As we prepare ourselves to start a new Liturgical Year with Advent, I wish to share with you a reflection that, for me, follows logically my last message (Have we lost Jesus?).
Maybe there are many who lost Jesus and do not even care a about it. They are enjoying themselves so much with whatever they have that do not have any hint of the tragedy that hit them. Maybe there are others who lost Jesus but they are still holding to so many religious signs that have not yet realised the emptiness of what they are doing and the style of life they are living. However, there must be some others, like the Bishops at the last Synod, who are awaking to this awful reality of having lost Jesus, the One and Only Saviour of Humanity.
How can you become aware of having lost the precious pearl or the hidden treasure and do not start immediately a thorough search? Therefore, we must believe that there are people who are searching for Jesus. We must believe that as dawn advances and more people get awake the number of those who would be searching for Jesus would increase significantly. We have all the reason to assume that those, who are shocked at the realisation of their loss and are searching, know what they are searching for, or whom they are searching. However, we might be forgetting that losing Jesus is not the same as losing an object. Apart from being a living person, Jesus is also a divine person. Jesus cannot be held, cannot be possessed, and cannot be contained. Jesus is not an object that can be measured to know its size, weight, and volume. If yesterday, today and forever, Jesus is the same, it means that He is always new!
Today, we are witnessing to this phenomenon: the more institutionalised religion gets into crisis, the more we see people in search of the spirit, and the supernatural. Just think about the New Age. Maybe we have surpassed the phase of being negative and fearful of the New Age. It seems that now there is a widespread appreciation of the deep significance of New Age. The people who are searching for the spirit, for the truth, for the divine comprise a multitude that is far greater than we can ever imagine. They are searching. Yet they do not know what they are searching, or whom they are searching. The wonder of it is that they know that they do not know what, or who, they are searching for. They are open to any spiritual experience; wherever they find it they go; if one experience does not satisfy them, they go in search for another one. We know that they are searching Jesus, because He is the Way, the Truth and the Life. He is the only one that ultimately can satisfy all man’s desires. Until they find Him they will always experience unrest, that makes them continue their search.
The problem is for people like me, who think that I know exactly whom I am searching.
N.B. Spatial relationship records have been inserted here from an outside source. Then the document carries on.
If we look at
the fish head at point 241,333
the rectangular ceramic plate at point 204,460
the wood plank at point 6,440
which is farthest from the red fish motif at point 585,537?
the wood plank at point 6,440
The problem is for those who have had already a personal encounter with Jesus but have lost Him in due course. These fill convinced that the know very well whom they have lost and whom they are searching for. They do not realise that in their knowledge of whom they are searching lies the dangerous trap that can make them miss Him even if He were to pass in front of them!
How can I put it? Who is searching whom? What do you read in the Bible? Is it the story of man searching God? Or rather the story of God in continuous search of man? Is it the story of man seeking to enter into dialogue with God? Or rather the story of God seeking the best conditions and the best means of revealing Himself to man? If the Bible was just the story of man searching God, then there would have been no difference from any other scriptures; and Christianity would not have been unique. The very search for Jesus is in itself a sign that one does not know for whom one is searching. The human reaction to the realisation of having lost Jesus is to get up and start searching for Him. However, the moment one, who has lost Jesus, starts to wake up to the Spirit of Jesus, one gets the frightening and at the same time the most trusting experience of being absolutely at the hands of God’s Mercy. Whoever has lost Jesus, and knows whom he has lost, does not do anything, not even search for Him. He just prays Jesus, the Good Shepherd, that he may be found once more by Him! It is the most humble prayer, for he knows what Elisabeth learned through life’s experience when she exclaimed: “Why should I be honoured with a visit from the mother of my Lord?” (Luke 1:43)… in whose womb Jesus was present, and hidden!